Tenori-On music controller

In Toshio Iwai’s world, THX 1138 is way, way cooler.

Fans of radical exploration in instrument design have watched the Tenori-On since 2001. The instrument, designed by composer / sound artist / visualist / interactive designer Toshio Iwai, is part sequencer, part sampler, but with a novel, integrated interface using a grid of buttons. And now it has a launch date from its manufacturer, instrument giant Yamaha: September 4 is the date the Tenori-On steps from design concept to commercial product.

Yamaha decided to launch first in just one country, presumably chosen for its hipness, love of design, and adventurous embrace of nontraditional instruments. And they came up with the UK. (What, not Australia, known for its unusual concentration of createdigitalmusic.com co-creators and readers? Norway, which we just generally think is awesome? Thailand, which has a brilliant music tech blog? Oh, well. Too bad they’re all logical and not compulsively impulsive like me.)

Long story short: you’ll have to be in London to see this 9/4 — erm, make that 4/9. Then, you can follow it around England as the product tours.
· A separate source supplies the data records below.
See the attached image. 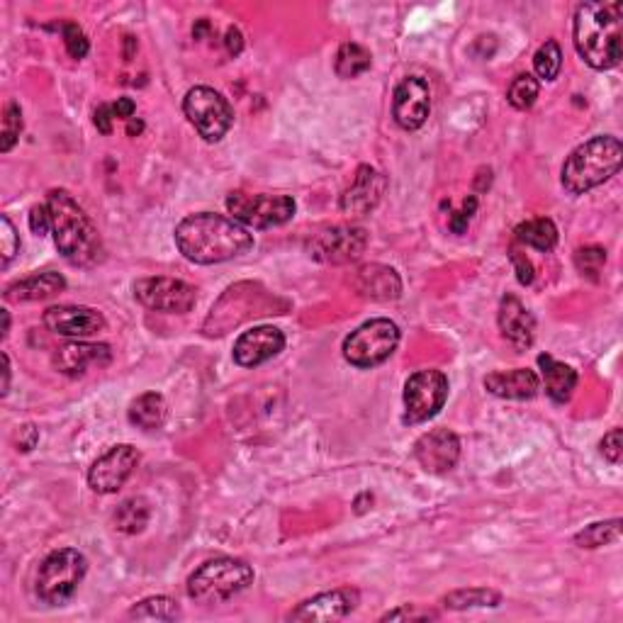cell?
Returning a JSON list of instances; mask_svg holds the SVG:
<instances>
[{
    "label": "cell",
    "instance_id": "cell-1",
    "mask_svg": "<svg viewBox=\"0 0 623 623\" xmlns=\"http://www.w3.org/2000/svg\"><path fill=\"white\" fill-rule=\"evenodd\" d=\"M176 246L190 263L215 266L254 249V234L227 215L195 212L178 222Z\"/></svg>",
    "mask_w": 623,
    "mask_h": 623
},
{
    "label": "cell",
    "instance_id": "cell-2",
    "mask_svg": "<svg viewBox=\"0 0 623 623\" xmlns=\"http://www.w3.org/2000/svg\"><path fill=\"white\" fill-rule=\"evenodd\" d=\"M623 5L616 0H589L577 5L572 37L587 66L597 71L614 69L623 54Z\"/></svg>",
    "mask_w": 623,
    "mask_h": 623
},
{
    "label": "cell",
    "instance_id": "cell-3",
    "mask_svg": "<svg viewBox=\"0 0 623 623\" xmlns=\"http://www.w3.org/2000/svg\"><path fill=\"white\" fill-rule=\"evenodd\" d=\"M47 207L52 212V237L59 254L74 266H91L98 261L103 241L74 195L66 190H49Z\"/></svg>",
    "mask_w": 623,
    "mask_h": 623
},
{
    "label": "cell",
    "instance_id": "cell-4",
    "mask_svg": "<svg viewBox=\"0 0 623 623\" xmlns=\"http://www.w3.org/2000/svg\"><path fill=\"white\" fill-rule=\"evenodd\" d=\"M623 147L619 137L599 134L587 139L565 159L560 183L570 195H585L589 190L604 185L621 171Z\"/></svg>",
    "mask_w": 623,
    "mask_h": 623
},
{
    "label": "cell",
    "instance_id": "cell-5",
    "mask_svg": "<svg viewBox=\"0 0 623 623\" xmlns=\"http://www.w3.org/2000/svg\"><path fill=\"white\" fill-rule=\"evenodd\" d=\"M254 577L256 572L246 560L222 555L202 563L188 577V597L205 606L224 604L254 585Z\"/></svg>",
    "mask_w": 623,
    "mask_h": 623
},
{
    "label": "cell",
    "instance_id": "cell-6",
    "mask_svg": "<svg viewBox=\"0 0 623 623\" xmlns=\"http://www.w3.org/2000/svg\"><path fill=\"white\" fill-rule=\"evenodd\" d=\"M88 572V560L81 550L59 548L44 558L39 565L35 592L37 599L47 606H61L69 602L81 587Z\"/></svg>",
    "mask_w": 623,
    "mask_h": 623
},
{
    "label": "cell",
    "instance_id": "cell-7",
    "mask_svg": "<svg viewBox=\"0 0 623 623\" xmlns=\"http://www.w3.org/2000/svg\"><path fill=\"white\" fill-rule=\"evenodd\" d=\"M400 346V327L392 319H370L344 341V358L356 368L383 366Z\"/></svg>",
    "mask_w": 623,
    "mask_h": 623
},
{
    "label": "cell",
    "instance_id": "cell-8",
    "mask_svg": "<svg viewBox=\"0 0 623 623\" xmlns=\"http://www.w3.org/2000/svg\"><path fill=\"white\" fill-rule=\"evenodd\" d=\"M183 112L190 125L205 142H222L234 125V110L220 91L210 86H195L185 93Z\"/></svg>",
    "mask_w": 623,
    "mask_h": 623
},
{
    "label": "cell",
    "instance_id": "cell-9",
    "mask_svg": "<svg viewBox=\"0 0 623 623\" xmlns=\"http://www.w3.org/2000/svg\"><path fill=\"white\" fill-rule=\"evenodd\" d=\"M227 210L246 229H271L293 220L295 200L290 195H251L237 190L229 193Z\"/></svg>",
    "mask_w": 623,
    "mask_h": 623
},
{
    "label": "cell",
    "instance_id": "cell-10",
    "mask_svg": "<svg viewBox=\"0 0 623 623\" xmlns=\"http://www.w3.org/2000/svg\"><path fill=\"white\" fill-rule=\"evenodd\" d=\"M448 400V378L441 370H417L404 385V424H424Z\"/></svg>",
    "mask_w": 623,
    "mask_h": 623
},
{
    "label": "cell",
    "instance_id": "cell-11",
    "mask_svg": "<svg viewBox=\"0 0 623 623\" xmlns=\"http://www.w3.org/2000/svg\"><path fill=\"white\" fill-rule=\"evenodd\" d=\"M368 246V232L363 227L351 224H336V227L322 229L307 239V254L314 261L331 263V266H344L363 256Z\"/></svg>",
    "mask_w": 623,
    "mask_h": 623
},
{
    "label": "cell",
    "instance_id": "cell-12",
    "mask_svg": "<svg viewBox=\"0 0 623 623\" xmlns=\"http://www.w3.org/2000/svg\"><path fill=\"white\" fill-rule=\"evenodd\" d=\"M134 297L142 302L144 307L156 312L168 314H185L195 307L198 302V290L185 280L176 278H142L134 283Z\"/></svg>",
    "mask_w": 623,
    "mask_h": 623
},
{
    "label": "cell",
    "instance_id": "cell-13",
    "mask_svg": "<svg viewBox=\"0 0 623 623\" xmlns=\"http://www.w3.org/2000/svg\"><path fill=\"white\" fill-rule=\"evenodd\" d=\"M139 465V453L137 448L129 446V443H120V446H112L108 453H103L93 463V468L88 470V485L98 495H112V492L120 490L122 485L132 477L134 468Z\"/></svg>",
    "mask_w": 623,
    "mask_h": 623
},
{
    "label": "cell",
    "instance_id": "cell-14",
    "mask_svg": "<svg viewBox=\"0 0 623 623\" xmlns=\"http://www.w3.org/2000/svg\"><path fill=\"white\" fill-rule=\"evenodd\" d=\"M431 112V88L422 76H407L392 93V117L402 129L414 132L424 127Z\"/></svg>",
    "mask_w": 623,
    "mask_h": 623
},
{
    "label": "cell",
    "instance_id": "cell-15",
    "mask_svg": "<svg viewBox=\"0 0 623 623\" xmlns=\"http://www.w3.org/2000/svg\"><path fill=\"white\" fill-rule=\"evenodd\" d=\"M361 602V594L353 587H339L331 589V592H322L317 597L307 599L297 606L295 611H290V621H319V623H331L341 621L356 609Z\"/></svg>",
    "mask_w": 623,
    "mask_h": 623
},
{
    "label": "cell",
    "instance_id": "cell-16",
    "mask_svg": "<svg viewBox=\"0 0 623 623\" xmlns=\"http://www.w3.org/2000/svg\"><path fill=\"white\" fill-rule=\"evenodd\" d=\"M44 327L52 334L71 336V339H88L105 329V317L93 307L83 305H56L44 312Z\"/></svg>",
    "mask_w": 623,
    "mask_h": 623
},
{
    "label": "cell",
    "instance_id": "cell-17",
    "mask_svg": "<svg viewBox=\"0 0 623 623\" xmlns=\"http://www.w3.org/2000/svg\"><path fill=\"white\" fill-rule=\"evenodd\" d=\"M387 190V178L373 166H361L356 178L341 195V212L349 217H366L380 205Z\"/></svg>",
    "mask_w": 623,
    "mask_h": 623
},
{
    "label": "cell",
    "instance_id": "cell-18",
    "mask_svg": "<svg viewBox=\"0 0 623 623\" xmlns=\"http://www.w3.org/2000/svg\"><path fill=\"white\" fill-rule=\"evenodd\" d=\"M414 458L426 473L443 475L460 460V439L448 429H434L414 443Z\"/></svg>",
    "mask_w": 623,
    "mask_h": 623
},
{
    "label": "cell",
    "instance_id": "cell-19",
    "mask_svg": "<svg viewBox=\"0 0 623 623\" xmlns=\"http://www.w3.org/2000/svg\"><path fill=\"white\" fill-rule=\"evenodd\" d=\"M285 349V334L278 327L263 324V327H254L239 336L234 344V361L241 368H256L261 363L271 361Z\"/></svg>",
    "mask_w": 623,
    "mask_h": 623
},
{
    "label": "cell",
    "instance_id": "cell-20",
    "mask_svg": "<svg viewBox=\"0 0 623 623\" xmlns=\"http://www.w3.org/2000/svg\"><path fill=\"white\" fill-rule=\"evenodd\" d=\"M112 351L108 344H88V341H71L54 353V368L69 378H81L91 368H108Z\"/></svg>",
    "mask_w": 623,
    "mask_h": 623
},
{
    "label": "cell",
    "instance_id": "cell-21",
    "mask_svg": "<svg viewBox=\"0 0 623 623\" xmlns=\"http://www.w3.org/2000/svg\"><path fill=\"white\" fill-rule=\"evenodd\" d=\"M497 324L504 339H507L516 351L531 349L533 339H536V319H533V314L526 310L524 302H521L519 297L514 295L502 297V302H499Z\"/></svg>",
    "mask_w": 623,
    "mask_h": 623
},
{
    "label": "cell",
    "instance_id": "cell-22",
    "mask_svg": "<svg viewBox=\"0 0 623 623\" xmlns=\"http://www.w3.org/2000/svg\"><path fill=\"white\" fill-rule=\"evenodd\" d=\"M353 288L358 290V295L370 297V300L390 302L402 295V280L395 268L383 266V263H370V266H363L356 273Z\"/></svg>",
    "mask_w": 623,
    "mask_h": 623
},
{
    "label": "cell",
    "instance_id": "cell-23",
    "mask_svg": "<svg viewBox=\"0 0 623 623\" xmlns=\"http://www.w3.org/2000/svg\"><path fill=\"white\" fill-rule=\"evenodd\" d=\"M485 387L502 400H531L541 390L538 375L529 368L495 370L485 378Z\"/></svg>",
    "mask_w": 623,
    "mask_h": 623
},
{
    "label": "cell",
    "instance_id": "cell-24",
    "mask_svg": "<svg viewBox=\"0 0 623 623\" xmlns=\"http://www.w3.org/2000/svg\"><path fill=\"white\" fill-rule=\"evenodd\" d=\"M64 288H66V280L61 273H54V271L35 273V275H30V278L8 285V288H5V300L8 302L49 300V297L64 293Z\"/></svg>",
    "mask_w": 623,
    "mask_h": 623
},
{
    "label": "cell",
    "instance_id": "cell-25",
    "mask_svg": "<svg viewBox=\"0 0 623 623\" xmlns=\"http://www.w3.org/2000/svg\"><path fill=\"white\" fill-rule=\"evenodd\" d=\"M538 366H541V375H543V385H546L548 397L553 402L565 404L572 397L577 387V373L565 363L555 361L553 356L548 353H541L538 356Z\"/></svg>",
    "mask_w": 623,
    "mask_h": 623
},
{
    "label": "cell",
    "instance_id": "cell-26",
    "mask_svg": "<svg viewBox=\"0 0 623 623\" xmlns=\"http://www.w3.org/2000/svg\"><path fill=\"white\" fill-rule=\"evenodd\" d=\"M168 417V404L164 395L159 392H144L137 400L129 404V422L137 429L144 431H156L166 424Z\"/></svg>",
    "mask_w": 623,
    "mask_h": 623
},
{
    "label": "cell",
    "instance_id": "cell-27",
    "mask_svg": "<svg viewBox=\"0 0 623 623\" xmlns=\"http://www.w3.org/2000/svg\"><path fill=\"white\" fill-rule=\"evenodd\" d=\"M514 234L519 244L531 246V249L541 251V254H548V251H553L558 246V227L548 217H536V220L521 222L514 229Z\"/></svg>",
    "mask_w": 623,
    "mask_h": 623
},
{
    "label": "cell",
    "instance_id": "cell-28",
    "mask_svg": "<svg viewBox=\"0 0 623 623\" xmlns=\"http://www.w3.org/2000/svg\"><path fill=\"white\" fill-rule=\"evenodd\" d=\"M112 519H115L117 531L127 533V536H137V533L147 529L151 519V507L144 497H129L115 509Z\"/></svg>",
    "mask_w": 623,
    "mask_h": 623
},
{
    "label": "cell",
    "instance_id": "cell-29",
    "mask_svg": "<svg viewBox=\"0 0 623 623\" xmlns=\"http://www.w3.org/2000/svg\"><path fill=\"white\" fill-rule=\"evenodd\" d=\"M370 64H373V56H370L366 47H361V44L356 42H344L339 47V52H336L334 71L336 76L349 81V78H358L366 74Z\"/></svg>",
    "mask_w": 623,
    "mask_h": 623
},
{
    "label": "cell",
    "instance_id": "cell-30",
    "mask_svg": "<svg viewBox=\"0 0 623 623\" xmlns=\"http://www.w3.org/2000/svg\"><path fill=\"white\" fill-rule=\"evenodd\" d=\"M446 609H487V606H499L502 602V594L495 592V589H485V587H473V589H456V592L446 594L441 599Z\"/></svg>",
    "mask_w": 623,
    "mask_h": 623
},
{
    "label": "cell",
    "instance_id": "cell-31",
    "mask_svg": "<svg viewBox=\"0 0 623 623\" xmlns=\"http://www.w3.org/2000/svg\"><path fill=\"white\" fill-rule=\"evenodd\" d=\"M129 619H156V621H176L181 619V606L171 597H149L142 599L129 609Z\"/></svg>",
    "mask_w": 623,
    "mask_h": 623
},
{
    "label": "cell",
    "instance_id": "cell-32",
    "mask_svg": "<svg viewBox=\"0 0 623 623\" xmlns=\"http://www.w3.org/2000/svg\"><path fill=\"white\" fill-rule=\"evenodd\" d=\"M621 538V519L611 521H599V524H589L587 529H582L575 536V543L580 548L594 550L602 546H611V543H619Z\"/></svg>",
    "mask_w": 623,
    "mask_h": 623
},
{
    "label": "cell",
    "instance_id": "cell-33",
    "mask_svg": "<svg viewBox=\"0 0 623 623\" xmlns=\"http://www.w3.org/2000/svg\"><path fill=\"white\" fill-rule=\"evenodd\" d=\"M533 69L541 81H555L563 69V49L555 39H548L546 44L538 47V52L533 54Z\"/></svg>",
    "mask_w": 623,
    "mask_h": 623
},
{
    "label": "cell",
    "instance_id": "cell-34",
    "mask_svg": "<svg viewBox=\"0 0 623 623\" xmlns=\"http://www.w3.org/2000/svg\"><path fill=\"white\" fill-rule=\"evenodd\" d=\"M538 93H541L538 78L531 74H521V76H516L512 81V86H509L507 100H509V105L516 110H529L538 100Z\"/></svg>",
    "mask_w": 623,
    "mask_h": 623
},
{
    "label": "cell",
    "instance_id": "cell-35",
    "mask_svg": "<svg viewBox=\"0 0 623 623\" xmlns=\"http://www.w3.org/2000/svg\"><path fill=\"white\" fill-rule=\"evenodd\" d=\"M22 132V110L15 100H10L3 110V132H0V151L8 154L15 147Z\"/></svg>",
    "mask_w": 623,
    "mask_h": 623
},
{
    "label": "cell",
    "instance_id": "cell-36",
    "mask_svg": "<svg viewBox=\"0 0 623 623\" xmlns=\"http://www.w3.org/2000/svg\"><path fill=\"white\" fill-rule=\"evenodd\" d=\"M606 263V251L602 246H582L577 249L575 254V266L585 278L589 280H599V273H602Z\"/></svg>",
    "mask_w": 623,
    "mask_h": 623
},
{
    "label": "cell",
    "instance_id": "cell-37",
    "mask_svg": "<svg viewBox=\"0 0 623 623\" xmlns=\"http://www.w3.org/2000/svg\"><path fill=\"white\" fill-rule=\"evenodd\" d=\"M64 44L71 59H83V56L88 54V49H91L86 32H83L76 22H66L64 25Z\"/></svg>",
    "mask_w": 623,
    "mask_h": 623
},
{
    "label": "cell",
    "instance_id": "cell-38",
    "mask_svg": "<svg viewBox=\"0 0 623 623\" xmlns=\"http://www.w3.org/2000/svg\"><path fill=\"white\" fill-rule=\"evenodd\" d=\"M0 254H3V266H8L10 261H13L15 254L20 251V237L18 232H15L13 222H10L8 215L0 217Z\"/></svg>",
    "mask_w": 623,
    "mask_h": 623
},
{
    "label": "cell",
    "instance_id": "cell-39",
    "mask_svg": "<svg viewBox=\"0 0 623 623\" xmlns=\"http://www.w3.org/2000/svg\"><path fill=\"white\" fill-rule=\"evenodd\" d=\"M429 621V619H439V614L436 611H429V609H417L414 604H404L400 606V609L395 611H387V614L383 616L380 621Z\"/></svg>",
    "mask_w": 623,
    "mask_h": 623
},
{
    "label": "cell",
    "instance_id": "cell-40",
    "mask_svg": "<svg viewBox=\"0 0 623 623\" xmlns=\"http://www.w3.org/2000/svg\"><path fill=\"white\" fill-rule=\"evenodd\" d=\"M475 210H477V198H473V195H470V198L463 202V207H460L458 212H451V217H448V227H451V232L453 234H463L465 229H468L470 220H473Z\"/></svg>",
    "mask_w": 623,
    "mask_h": 623
},
{
    "label": "cell",
    "instance_id": "cell-41",
    "mask_svg": "<svg viewBox=\"0 0 623 623\" xmlns=\"http://www.w3.org/2000/svg\"><path fill=\"white\" fill-rule=\"evenodd\" d=\"M602 456L609 460V463L619 465L621 458H623V431L621 429H611L609 434L604 436L602 443Z\"/></svg>",
    "mask_w": 623,
    "mask_h": 623
},
{
    "label": "cell",
    "instance_id": "cell-42",
    "mask_svg": "<svg viewBox=\"0 0 623 623\" xmlns=\"http://www.w3.org/2000/svg\"><path fill=\"white\" fill-rule=\"evenodd\" d=\"M30 229L37 237H44V234L52 232V212H49L47 202L44 205H35L30 210Z\"/></svg>",
    "mask_w": 623,
    "mask_h": 623
},
{
    "label": "cell",
    "instance_id": "cell-43",
    "mask_svg": "<svg viewBox=\"0 0 623 623\" xmlns=\"http://www.w3.org/2000/svg\"><path fill=\"white\" fill-rule=\"evenodd\" d=\"M509 258H512L514 263V271H516V278H519L521 285H531L533 278H536V271H533V263L526 258V254H521L519 249H512L509 251Z\"/></svg>",
    "mask_w": 623,
    "mask_h": 623
},
{
    "label": "cell",
    "instance_id": "cell-44",
    "mask_svg": "<svg viewBox=\"0 0 623 623\" xmlns=\"http://www.w3.org/2000/svg\"><path fill=\"white\" fill-rule=\"evenodd\" d=\"M39 441V429L35 424H22L18 431V451L30 453Z\"/></svg>",
    "mask_w": 623,
    "mask_h": 623
},
{
    "label": "cell",
    "instance_id": "cell-45",
    "mask_svg": "<svg viewBox=\"0 0 623 623\" xmlns=\"http://www.w3.org/2000/svg\"><path fill=\"white\" fill-rule=\"evenodd\" d=\"M112 120H115V115H112V105H98L93 122L100 134H112Z\"/></svg>",
    "mask_w": 623,
    "mask_h": 623
},
{
    "label": "cell",
    "instance_id": "cell-46",
    "mask_svg": "<svg viewBox=\"0 0 623 623\" xmlns=\"http://www.w3.org/2000/svg\"><path fill=\"white\" fill-rule=\"evenodd\" d=\"M224 47H227L229 56H239L244 49V35L239 32V27H229L227 35H224Z\"/></svg>",
    "mask_w": 623,
    "mask_h": 623
},
{
    "label": "cell",
    "instance_id": "cell-47",
    "mask_svg": "<svg viewBox=\"0 0 623 623\" xmlns=\"http://www.w3.org/2000/svg\"><path fill=\"white\" fill-rule=\"evenodd\" d=\"M134 112H137V105H134L132 98H117V103H112V115L120 117V120H132Z\"/></svg>",
    "mask_w": 623,
    "mask_h": 623
},
{
    "label": "cell",
    "instance_id": "cell-48",
    "mask_svg": "<svg viewBox=\"0 0 623 623\" xmlns=\"http://www.w3.org/2000/svg\"><path fill=\"white\" fill-rule=\"evenodd\" d=\"M3 397L8 395L10 392V358H8V353H3Z\"/></svg>",
    "mask_w": 623,
    "mask_h": 623
},
{
    "label": "cell",
    "instance_id": "cell-49",
    "mask_svg": "<svg viewBox=\"0 0 623 623\" xmlns=\"http://www.w3.org/2000/svg\"><path fill=\"white\" fill-rule=\"evenodd\" d=\"M142 129H144L142 120H134V117H132V120L127 122V134H129V137H137V134H142Z\"/></svg>",
    "mask_w": 623,
    "mask_h": 623
},
{
    "label": "cell",
    "instance_id": "cell-50",
    "mask_svg": "<svg viewBox=\"0 0 623 623\" xmlns=\"http://www.w3.org/2000/svg\"><path fill=\"white\" fill-rule=\"evenodd\" d=\"M0 314H3V339H5V336H8V331H10V312L0 310Z\"/></svg>",
    "mask_w": 623,
    "mask_h": 623
}]
</instances>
We do expect the tool to follow with other parts of the world after that; I’ll make sure Yamaha keeps us in the loop.

Full details on the launch, UK tour, and lots of great Tenori-On coverage, at Pixelsumo:
Tenori-On is finally here

Previously:
Yamaha to Ship Toshio Iwai’s Tenori-On, But Will Open Hardware Win? — I should really qualify this one. My point was not that Tenori-On and the open-source Monome hardware were equivalent, nor that open hardware was preferable to, say, Yamaha supporting new design. What I found interesting was that, for their personal use, musicians I knew were showing greater interest in Monome than Tenori-On, and that an upstart, open project with no funding was able to similarly experiment with ideas about what instruments should be. For a long time, hardware experimentation was often limited to one-off, academic research projects. There seems to be a new resurgence in design that actually brings ideas to market, even if in limited runs, and now increasingly opens up that research to the user. The fact that the Monome and Tenori-On take very different paths to both development and resulting design in almost every way, yet share a certain design sensibility and experimental spirit, to me further validates both projects.